### EXCERPT TO READ
How a trans teacher showed adults have more hang-ups about gender than primary school kids

Writing for NS Trans Issues Week, Jane Fae explains why the "think of the children" reaction to transness is just a technique for concealing overt prejudice.

Gender re-assignment? The trans-friendly workplace? Even - heaven forfend! – a transsexual primary school teacher? Move along: nothing to see here. For we have come a long way in the past couple of decades, and what was once seen as weird, perverse even, is now commonplace.

You know progress has been made, when Richard Littlejohn, scourge of the politically correct, can be found writing relatively encouragingly about such matters. But. Ah yes: there’s always a but. While transphobia has become increasingly unacceptable, there remains that last line of reactionary defence: “just think of the children”.

Which is why, after a relatively benign few pars on the recent announcement that primary school teacher Nathan Upton is en route to a new life as Miss Meadows, Littlejohn joins the small gang of bullying parents complaining that their little darlings are “worried and confused”, arguing: “Children as young as seven aren’t equipped to compute this kind of information”. Thus: “Nathan Upton’s not only in the wrong body: he’s in the wrong job” (see the editor's note at the bottom of this article).

That’s so seductive – and equally, so wrong. How do I know? Perhaps the fact that my own transition began shortly before our son turned five. A couple of raised eyebrows at the local primary – mostly, I suspect, at my awful early experiments in nail polish – turned quickly to welcome and support.

There was bullying, mostly from senior boys, who seemed to equate transness with “being gay”, though that has now mostly ended. Otherwise, not much confusion. Because, of course, when you explain this sort of thing to primary school children, you don’t need to provide detailed biological explanations. Jane was born in the wrong body: she’s putting that right. Simple.

The real problems have come from the grown-ups – almost invariably young men – who think a trans woman alone on the street is fair game for abuse, verbal or otherwise. The intimidation diminishes: it never goes away entirely.

Twice, my son has witnessed physical threats against myself and, on one occasion, his mother as well. Most recently, and without any sense of irony, the bully who threatened to punch me in full view of the young boy claimed to be doing so “to protect children”.

Dataset entries:
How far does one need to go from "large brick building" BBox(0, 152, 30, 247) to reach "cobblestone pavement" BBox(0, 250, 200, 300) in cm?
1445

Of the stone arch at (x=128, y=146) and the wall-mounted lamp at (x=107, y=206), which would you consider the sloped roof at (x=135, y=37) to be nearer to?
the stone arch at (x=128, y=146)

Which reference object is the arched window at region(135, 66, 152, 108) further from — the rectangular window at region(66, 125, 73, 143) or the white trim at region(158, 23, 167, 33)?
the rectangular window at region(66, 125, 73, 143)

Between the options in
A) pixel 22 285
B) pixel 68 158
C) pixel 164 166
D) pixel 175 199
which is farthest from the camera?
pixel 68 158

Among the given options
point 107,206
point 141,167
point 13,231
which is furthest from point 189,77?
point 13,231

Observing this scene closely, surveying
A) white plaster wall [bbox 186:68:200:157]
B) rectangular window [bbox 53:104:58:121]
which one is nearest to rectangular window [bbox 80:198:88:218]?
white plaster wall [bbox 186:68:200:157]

---

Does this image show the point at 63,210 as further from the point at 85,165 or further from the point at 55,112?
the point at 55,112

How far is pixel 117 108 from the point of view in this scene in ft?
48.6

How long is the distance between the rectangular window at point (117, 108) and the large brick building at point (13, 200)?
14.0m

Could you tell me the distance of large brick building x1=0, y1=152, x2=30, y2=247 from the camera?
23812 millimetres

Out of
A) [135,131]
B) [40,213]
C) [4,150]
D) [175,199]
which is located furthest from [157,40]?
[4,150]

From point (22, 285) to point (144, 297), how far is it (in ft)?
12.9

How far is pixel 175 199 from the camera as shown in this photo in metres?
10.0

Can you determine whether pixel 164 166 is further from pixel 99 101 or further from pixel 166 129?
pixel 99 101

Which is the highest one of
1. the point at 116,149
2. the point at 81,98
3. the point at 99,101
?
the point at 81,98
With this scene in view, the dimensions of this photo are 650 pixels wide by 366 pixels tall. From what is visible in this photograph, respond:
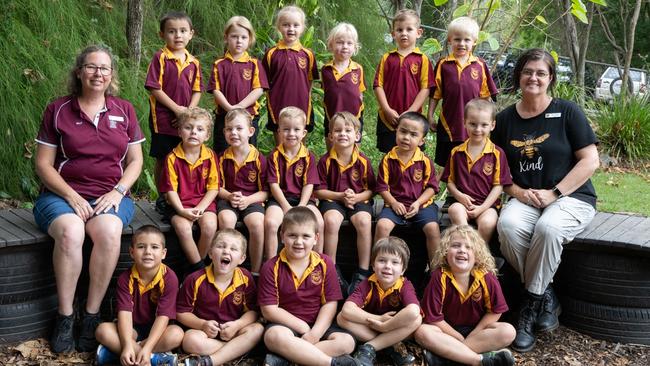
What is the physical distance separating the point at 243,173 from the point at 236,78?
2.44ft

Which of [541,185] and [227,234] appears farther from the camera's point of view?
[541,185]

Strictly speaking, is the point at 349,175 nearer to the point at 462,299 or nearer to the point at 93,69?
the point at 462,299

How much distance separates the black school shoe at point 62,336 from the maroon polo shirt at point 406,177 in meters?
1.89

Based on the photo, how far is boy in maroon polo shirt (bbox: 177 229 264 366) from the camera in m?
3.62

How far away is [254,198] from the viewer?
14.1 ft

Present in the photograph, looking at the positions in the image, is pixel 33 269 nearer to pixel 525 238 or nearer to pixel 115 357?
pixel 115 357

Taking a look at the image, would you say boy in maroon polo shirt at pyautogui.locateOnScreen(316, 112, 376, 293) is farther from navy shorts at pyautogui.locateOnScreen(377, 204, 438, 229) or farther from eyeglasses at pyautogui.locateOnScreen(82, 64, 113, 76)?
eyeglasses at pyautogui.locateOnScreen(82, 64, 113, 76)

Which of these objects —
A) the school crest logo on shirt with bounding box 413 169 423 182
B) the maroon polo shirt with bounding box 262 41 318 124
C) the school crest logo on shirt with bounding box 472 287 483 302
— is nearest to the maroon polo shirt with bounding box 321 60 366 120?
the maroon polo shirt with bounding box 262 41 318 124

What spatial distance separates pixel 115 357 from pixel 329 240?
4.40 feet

### EXERCISE 1
Based on the article about a trans teacher, is each statement below true? Answer yes or no, and quote the words that decide it. (a) The writer's transition began shortly before the writer's son turned five. (b) The bullying at the primary school came mostly from girls. (c) The writer says intimidation on the street has stopped entirely.
### EXERCISE 2
Summarize the article about a trans teacher in two sentences.
### EXERCISE 3
Resume the article about a trans teacher after its final sentence and carry it on.

### EXERCISE RESPONSE 1
(a) Yes: "my own transition began shortly before our son turned five."
(b) No: "There was bullying, mostly from senior boys"
(c) No: "The intimidation diminishes: it never goes away entirely."

### EXERCISE RESPONSE 2
Jane Fae argues that the "think of the children" reaction to transness conceals prejudice, citing Richard Littlejohn's claim that primary school teacher Nathan Upton is "in the wrong job" because seven-year-olds can't process such news. Her own transition began shortly before her son turned five, and she says it caused little confusion among primary school children, while the real problems came from grown-ups who abused and threatened her.

### EXERCISE RESPONSE 3
Where have we heard that before? Ah yes: there was the supposedly radical drama group who felt it better for me to take a sabbatical “because parents of other young actors might not understand”. Weirdest of all, the children’s activity group that suggested I stop helping because “were I to be threatened or attacked in front of the children, it might upset them”.

Huh?

There is a common thread here – one that I seem to share with Miss Meadows and the parents of trans school children: no-one objects to US. But can’t we see how confusing/disturbing/upsetting this is for the children?

Well, no. I have yet to meet a primary school child that has done other than express naïve curiosity about my journey. In part, this is the same issue as afflicts ALL sex ed, as well as ed that merely touches on sex. Parents don’t know how to talk about topics “appropriately”, don’t understand that information can be imparted in ways that make sense to six and seven year olds without blowing their minds. Making babies? A man puts his seed inside a lady... Being gay? Sometimes two boys or two girls can love each other…

There. That wasn’t so hard, was it? Some of the parental angst is genuine: things weren’t like this “in their day”. They don’t know how to cope with basic questions. Still, there’s something else. It’s the same torrid mess of fear and projection that leads one parent to speak out against sex ed for showing cartoons of people “doing it” and shocked that “there was a white girl and a coloured man” (a genuine contribution to a session hosted by Safer Media). Or that it’s OK to be gay, but…you wouldn’t want “one of them” teaching your children.

It’s fear of normalisation, even though one of the biggest of burdens for the gay, trans or in any way different child is feeling alone and unusual, while knowing that there are others like them is blessed relief.

It’s projection, too. Because the single biggest source of danger to women, children, and minorities are young men, who see the world refracted through their own crude sexuality. So transness MUST be about sex – and therefore the trans teacher MUST be dangerous.

It’s about cowardice. Because as the world learns to tolerate otherness, it is no longer acceptable to be outwardly bigoted. So someone else’s well-being, someone else’s safety must be co-opted to the cause. I don’t object to trans folk, writes Littlejohn, but…

I’ve nothing against them, opines a parent, but…

Don’t believe a word of it. These are not friends of children, but exploiters – and behind that “but” it's bigoted business as usual.

Editor's note: On 21 March 2013 it was reported that Lucy Meadows had died. The reference to her was removed from the Daily Mail article linked to above, but can still be read in the web archive version of it here

Children are often far better at dealing with transness than adults. Photograph: Getty Images

Jane Fae is a feminist writer. She tweets as @JaneFae.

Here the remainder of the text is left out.